***** Sumber *****

Berbekal Akta Mengajar IV yang seharusnya digunakan untuk mengajar di jenjang SMP atau SMA/SMK, pada bulan Oktober 2008, aku malah mendapat tawaran mengajar di SLB Negeri 2 Palangka Raya, yang letak sekolahnya kurang lebih 15 km  dari rumahku. Tanpa pikir panjang tawaran itu pun kuterima. Mengajar anak berkebutuhan khusus adalah sebuah tantangan yang menarik, terlebih aku tidak miliki latar belakang Pendidikan Luar Biasa (PLB), jadi kenapa tidak dicoba saja, pikirku pada waktu itu. Betul saja, tahun pertama adalah tahun penuh perjuangan, aku harus beradaptasi mengajar murid-murid berkebutuhan khusus, terutama murid tuna rungu. Belajar bahasa isyarat dengan buku panduan (semacam kamus) Sistem Isyarat Bahasa Indonesia (SIBI) yang setebal bantal pun kulakukan dengan penuh semangat. Menjadi guru di SLB meski hanya kurang lebih 3 tahun merupakan pengalaman yang tak terlupakan. Di sanalah aku belajar tentang rasa syukur yang sesungguhnya. Di SLB pula aku diberikan kesempatan untuk membina murid tuna grahita untuk bisa berprestasi pada cabang olahraga bocce di ajang Pekan Olahraga Nasional (PORNAS) VI Special Olympics Indonesia (SOIna) 2010, yang diselenggarakan di Ragunan, Jakarta. Tidak berhenti sampai di situ, salah satu atlet bocce asuhanku atas nama Rico berhasil meraih medali emas pada cabor bocce di ajang Special Olympics World Summer Games (SOWSG) 2011 di Athena, Yunani.

***** Isi Kumpulan Data *****

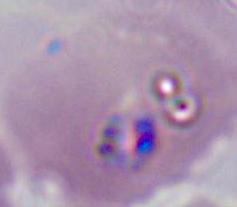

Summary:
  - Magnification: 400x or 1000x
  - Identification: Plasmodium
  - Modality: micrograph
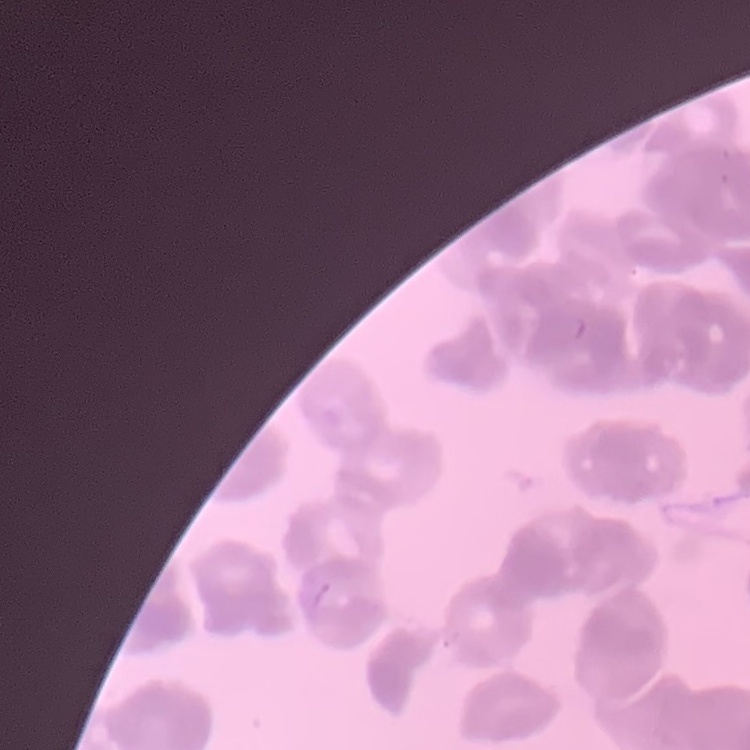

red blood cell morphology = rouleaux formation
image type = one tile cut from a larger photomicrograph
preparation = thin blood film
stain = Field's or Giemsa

*****
***** Isi Kumpulan Data *****

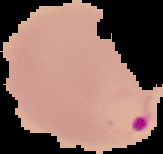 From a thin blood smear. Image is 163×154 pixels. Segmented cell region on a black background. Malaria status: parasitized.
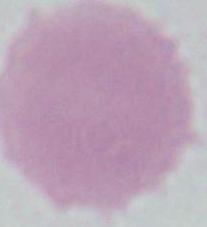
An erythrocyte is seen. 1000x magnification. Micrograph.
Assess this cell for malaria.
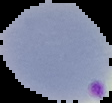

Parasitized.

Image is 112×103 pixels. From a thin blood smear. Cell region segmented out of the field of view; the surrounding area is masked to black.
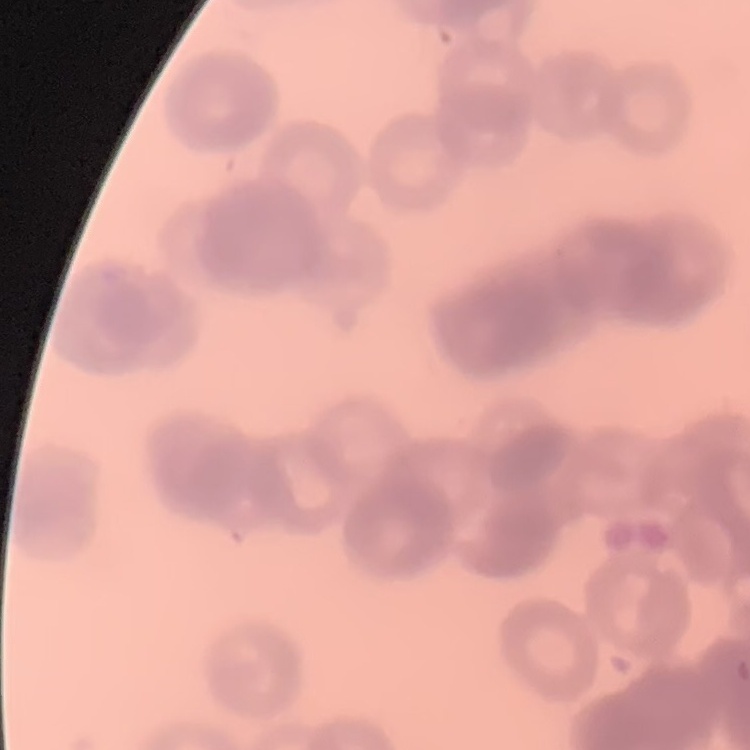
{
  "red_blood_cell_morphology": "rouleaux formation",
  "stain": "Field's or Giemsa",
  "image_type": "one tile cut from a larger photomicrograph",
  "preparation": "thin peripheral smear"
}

*****
***** Isi Kumpulan Data *****

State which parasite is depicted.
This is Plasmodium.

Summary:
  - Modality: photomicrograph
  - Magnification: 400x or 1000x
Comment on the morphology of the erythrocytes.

*****

Yang Harus Dikerjakan: Sebutkan semua nama kota, wilayah, dan negara yang muncul dalam teks sumber. Kerjakan hanya berdasarkan teks sumber.

Hasil Tugas: Palangka Raya, Ragunan, Jakarta, Athena, Yunani